Thomas Lancaster, de l’Imperial College de Londres, estime qu’il est urgent que les organes directeurs de l’enseignement fassent pression pour que la loi de 2022 sur les compétences et l’éducation post-16 soit appliquée en Angleterre et au Pays de Galles. Il souligne également que les universités doivent renforcer leurs vérifications sur les agences et impliquer davantage les étudiants.

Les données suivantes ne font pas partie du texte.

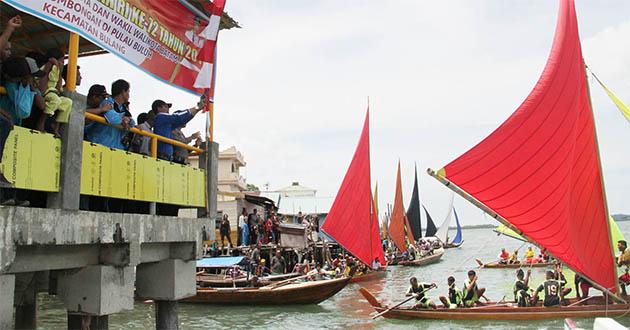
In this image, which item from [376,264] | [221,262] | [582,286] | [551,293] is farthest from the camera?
[376,264]

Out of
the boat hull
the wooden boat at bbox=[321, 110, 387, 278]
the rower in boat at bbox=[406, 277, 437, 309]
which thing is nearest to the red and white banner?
the rower in boat at bbox=[406, 277, 437, 309]

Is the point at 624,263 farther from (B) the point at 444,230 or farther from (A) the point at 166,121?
(B) the point at 444,230

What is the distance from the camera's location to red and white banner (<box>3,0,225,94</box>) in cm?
527

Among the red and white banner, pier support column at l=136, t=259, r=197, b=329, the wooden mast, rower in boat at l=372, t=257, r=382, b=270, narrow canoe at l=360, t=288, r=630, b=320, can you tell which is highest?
the red and white banner

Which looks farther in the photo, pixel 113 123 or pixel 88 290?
pixel 113 123

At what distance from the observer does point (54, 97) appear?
16.4 ft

Thomas Lancaster ainsi que son collègue, Robert Clarke, se sont illustrés en popularisant le terme de « tricherie contractuelle », qui désigne la sous-traitance des travaux d’étudiants à des tiers. Les étudiants qui pratiquent la tricherie contractuelle peuvent être pris en flagrant délit de plusieurs façons. Les enseignants peuvent détecter ces pratiques grâce à des incohérences entre les travaux remis par les étudiants et leurs performances habituelles ; ils peuvent également être dénoncés par d’autres étudiants ou par des usines à dissertations qui ont tenté de les faire chanter.

Cependant, il est difficile de mesurer l’ampleur de ce phénomène, car seul un petit nombre d’entre eux sont pris en flagrant délit. Selon une étude de l’université de Swansea publiée en 2018, jusqu’à un diplômé sur sept au cours des années précédentes pourrait avoir commis une tricherie contractuelle, ce qui représente potentiellement 31 millions d’étudiants à travers le monde.

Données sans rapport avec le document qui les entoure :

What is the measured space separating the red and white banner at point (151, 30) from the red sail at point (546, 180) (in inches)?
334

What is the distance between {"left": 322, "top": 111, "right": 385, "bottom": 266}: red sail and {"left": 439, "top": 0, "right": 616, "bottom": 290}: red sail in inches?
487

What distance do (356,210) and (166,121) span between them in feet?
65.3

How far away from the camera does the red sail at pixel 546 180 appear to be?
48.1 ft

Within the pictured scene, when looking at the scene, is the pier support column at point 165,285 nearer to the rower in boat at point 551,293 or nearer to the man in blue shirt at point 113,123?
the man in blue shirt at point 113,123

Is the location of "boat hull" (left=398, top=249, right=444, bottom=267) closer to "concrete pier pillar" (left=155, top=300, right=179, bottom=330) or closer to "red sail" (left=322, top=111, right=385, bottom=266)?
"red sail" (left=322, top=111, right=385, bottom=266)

Robin Crockett, responsable de l’intégrité académique à l’université de Northampton, affirme avoir constaté une recrudescence de la tricherie contractuelle il y a une dizaine d’années, au moment de l’augmentation des usines à dissertations bon marché à l’étranger, et de la hausse des frais d’inscription dans les universités anglaises atteignant 9000 livres sterling (10.558 euros).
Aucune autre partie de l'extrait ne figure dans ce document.